## Set problem
Turn every line of the records below into a numbered list, leaving out the blank lines.

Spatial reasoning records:

☆ ☆ ☆ ☆ ☆ ☆ ☆

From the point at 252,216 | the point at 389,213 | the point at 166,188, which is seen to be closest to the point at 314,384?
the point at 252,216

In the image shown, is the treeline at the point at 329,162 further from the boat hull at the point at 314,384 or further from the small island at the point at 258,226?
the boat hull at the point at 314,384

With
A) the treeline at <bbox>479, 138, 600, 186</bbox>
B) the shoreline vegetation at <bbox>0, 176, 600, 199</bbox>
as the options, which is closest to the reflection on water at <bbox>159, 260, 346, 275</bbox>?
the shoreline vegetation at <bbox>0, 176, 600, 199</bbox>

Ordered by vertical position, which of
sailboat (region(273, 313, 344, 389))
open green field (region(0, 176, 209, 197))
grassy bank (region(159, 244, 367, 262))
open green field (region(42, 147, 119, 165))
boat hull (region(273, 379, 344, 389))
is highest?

☆ ☆ ☆ ☆ ☆ ☆ ☆

## Full output
1. From the point at 252,216 | the point at 389,213 | the point at 166,188, which is seen to be closest to the point at 314,384?
2. the point at 252,216
3. In the image shown, is the treeline at the point at 329,162 further from the boat hull at the point at 314,384 or further from the small island at the point at 258,226?
4. the boat hull at the point at 314,384
5. With
6. A) the treeline at <bbox>479, 138, 600, 186</bbox>
7. B) the shoreline vegetation at <bbox>0, 176, 600, 199</bbox>
8. as the options, which is closest to the reflection on water at <bbox>159, 260, 346, 275</bbox>?
9. the shoreline vegetation at <bbox>0, 176, 600, 199</bbox>
10. Ordered by vertical position, which of
11. sailboat (region(273, 313, 344, 389))
12. open green field (region(0, 176, 209, 197))
13. grassy bank (region(159, 244, 367, 262))
14. open green field (region(42, 147, 119, 165))
15. boat hull (region(273, 379, 344, 389))
16. is highest?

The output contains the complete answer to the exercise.